Open ezhulenev opened 1 year ago
Thanks Eugene for sharing the doc, it looks like a solid plan.
I will try to cover some things that are not discussed in the doc here.
We initially started with lowering from mhlo
, but switched to stablehlo
now. The two dialects are mostly the same, so this shouldn't be difficult, but we will likely need to update the resnet50 model where we want to show the performance advantage of using libraries compared to the code that IREE is currently able to generate.
Do I understand correctly that the various IREE importers are targeting StableHLO and the standard IREE pipeline is able to consume this?
This is currently being worked out on the IREE side.
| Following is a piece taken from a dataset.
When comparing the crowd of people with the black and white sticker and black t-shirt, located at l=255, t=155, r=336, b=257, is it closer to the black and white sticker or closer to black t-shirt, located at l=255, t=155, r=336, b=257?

My very high level thinking is that it will provide an external layout interface that can be injected to StableHLO ops to communicate preferred layouts. We could then inject the same interfaces to cuDNN ops to constraint the layouts to what cuDNN expects.
We will implement a model that determines the cost of StableHLO ops and their cuDNN graph equivalent. This will determine which subgraphs are outlined to cuDNN ops. This needs to take downstream fusion opportunities into account, because the performance profiles of a fused vs unfused op are vastly different.
I need to leave this as a placeholder, because I haven't looked into it yet. But we should document our requirements for hooking into the IREE compilation pipeline. The main open issue here is when/how we perform the outlining of StableHLO ops and lowering to cuDNN ops. As far as I know, the downstream path from cuDNN ops is already working.
One of the initial goals of
openxla-nvgpu
plugin is to show how to integrate NVIDIA libraries with the IREE compiler/runtime. The work is already in progress, and few PRs are merged. The design of this integration is outlined in this document: https://docs.google.com/document/d/1WzSH7LdQdL1CQmlIOUyy6auDiX6d3cl5LAzZU_I4KCY/edit#